DOCUMENT PASSAGE:
[start]
UAC had to address several problems to make it practical to run with a standard user account. First, prior to Windows Vista™, the Windows usage model has been one of assumed administrative rights. Software developers assumed their programs could access and modify any file, registry key, or operating system setting. Even when Windows NT® introduced security and differentiated between accesses granted to administrative and standard user accounts, users were guided through a setup process that encouraged them to use the built-in Administrator account or one that was a member of the Administrators group.
The second problem UAC had to address was that users sometimes need administrative rights to perform such operations as installing software, changing the system time, and opening ports in the firewall.
The UAC solution to these problems is to run most applications with standard user rights, obviate the need for administrator rights all the time, and encourage software developers to create applications that run with standard user rights. UAC accomplishes these by requiring administrative rights less frequently, enabling legacy applications to run with standard user rights, making it convenient for standard users to access administrative rights when they need them, and enabling even administrative users to run as if they were standard users.
Running as Standard User
A full audit of all administrative operations during the development of Windows Vista identified many that could be enabled for standard users without compromising the security of the system. For example, even corporations that adopted standard user accounts for their Windows XP desktop systems were unable to remove their travelling users from the Administrators group for the sole reason that Windows XP does not differentiate changing the time zone from changing the system time. A laptop user who wants to configure the local time zone so that their appointments show correctly in their calendar when they travel must have the have the "Change the system time" privilege (internally called SeSystemTimePrivilege), which by default is only granted to administrators.
[end]
According to the passage on User Account Control, which operations sometimes require users to have administrative rights?

RECORDS PROVIDED:
[start]
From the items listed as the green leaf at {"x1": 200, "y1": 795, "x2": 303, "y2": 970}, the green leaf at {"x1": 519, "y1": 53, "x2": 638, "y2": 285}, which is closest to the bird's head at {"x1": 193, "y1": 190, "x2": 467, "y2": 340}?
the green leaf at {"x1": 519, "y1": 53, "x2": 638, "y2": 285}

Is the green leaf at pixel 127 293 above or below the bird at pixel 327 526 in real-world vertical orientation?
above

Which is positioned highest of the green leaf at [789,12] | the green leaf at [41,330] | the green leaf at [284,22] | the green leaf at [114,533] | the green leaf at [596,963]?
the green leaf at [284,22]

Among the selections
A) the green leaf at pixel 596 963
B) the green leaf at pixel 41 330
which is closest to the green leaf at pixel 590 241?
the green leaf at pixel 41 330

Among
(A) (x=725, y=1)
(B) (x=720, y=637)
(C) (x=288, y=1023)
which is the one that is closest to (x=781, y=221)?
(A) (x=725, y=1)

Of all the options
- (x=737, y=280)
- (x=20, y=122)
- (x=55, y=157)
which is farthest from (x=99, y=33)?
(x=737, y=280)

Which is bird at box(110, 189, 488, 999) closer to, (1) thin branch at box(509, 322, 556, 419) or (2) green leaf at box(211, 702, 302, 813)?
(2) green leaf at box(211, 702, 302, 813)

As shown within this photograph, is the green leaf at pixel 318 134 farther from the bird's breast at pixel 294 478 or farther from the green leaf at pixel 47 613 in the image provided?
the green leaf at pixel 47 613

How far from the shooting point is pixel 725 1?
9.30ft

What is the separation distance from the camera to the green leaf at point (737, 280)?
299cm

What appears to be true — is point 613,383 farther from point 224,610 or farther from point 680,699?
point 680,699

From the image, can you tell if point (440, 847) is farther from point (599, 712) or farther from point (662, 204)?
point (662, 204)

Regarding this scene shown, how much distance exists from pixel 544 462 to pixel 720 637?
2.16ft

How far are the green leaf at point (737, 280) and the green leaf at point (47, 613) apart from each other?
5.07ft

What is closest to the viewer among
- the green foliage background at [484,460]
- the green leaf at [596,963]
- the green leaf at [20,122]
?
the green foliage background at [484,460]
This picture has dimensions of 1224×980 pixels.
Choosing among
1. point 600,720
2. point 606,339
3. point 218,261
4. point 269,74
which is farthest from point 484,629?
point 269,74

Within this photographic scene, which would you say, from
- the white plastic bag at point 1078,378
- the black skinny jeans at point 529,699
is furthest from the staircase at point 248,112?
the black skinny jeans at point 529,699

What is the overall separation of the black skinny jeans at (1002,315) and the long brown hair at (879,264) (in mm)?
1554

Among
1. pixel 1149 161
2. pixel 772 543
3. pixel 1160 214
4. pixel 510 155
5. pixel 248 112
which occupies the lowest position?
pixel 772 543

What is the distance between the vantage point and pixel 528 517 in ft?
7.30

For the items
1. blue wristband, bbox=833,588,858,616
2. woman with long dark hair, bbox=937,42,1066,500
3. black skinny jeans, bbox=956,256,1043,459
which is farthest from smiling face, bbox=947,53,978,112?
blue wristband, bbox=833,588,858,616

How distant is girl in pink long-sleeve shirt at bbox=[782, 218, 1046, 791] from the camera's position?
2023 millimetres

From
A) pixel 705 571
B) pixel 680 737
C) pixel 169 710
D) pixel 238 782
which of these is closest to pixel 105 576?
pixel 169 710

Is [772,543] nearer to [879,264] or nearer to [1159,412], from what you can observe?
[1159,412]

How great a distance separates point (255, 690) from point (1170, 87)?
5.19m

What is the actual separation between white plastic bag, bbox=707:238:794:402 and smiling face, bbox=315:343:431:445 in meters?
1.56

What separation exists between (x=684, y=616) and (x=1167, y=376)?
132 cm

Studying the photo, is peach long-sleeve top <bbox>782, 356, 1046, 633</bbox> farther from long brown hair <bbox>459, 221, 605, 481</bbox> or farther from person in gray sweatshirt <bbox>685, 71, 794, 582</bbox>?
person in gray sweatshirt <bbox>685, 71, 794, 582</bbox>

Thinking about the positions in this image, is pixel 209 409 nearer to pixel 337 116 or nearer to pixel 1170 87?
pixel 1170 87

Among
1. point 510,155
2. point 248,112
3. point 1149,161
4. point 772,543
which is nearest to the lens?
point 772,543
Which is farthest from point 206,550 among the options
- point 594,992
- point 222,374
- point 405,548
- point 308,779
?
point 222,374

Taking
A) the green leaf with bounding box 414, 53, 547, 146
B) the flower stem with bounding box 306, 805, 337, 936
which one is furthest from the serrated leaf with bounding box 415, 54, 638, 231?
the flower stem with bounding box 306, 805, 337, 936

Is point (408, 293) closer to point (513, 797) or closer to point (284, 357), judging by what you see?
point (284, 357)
[end]
RIGHT ANSWER:
Installing software, changing the system time, and opening ports in the firewall.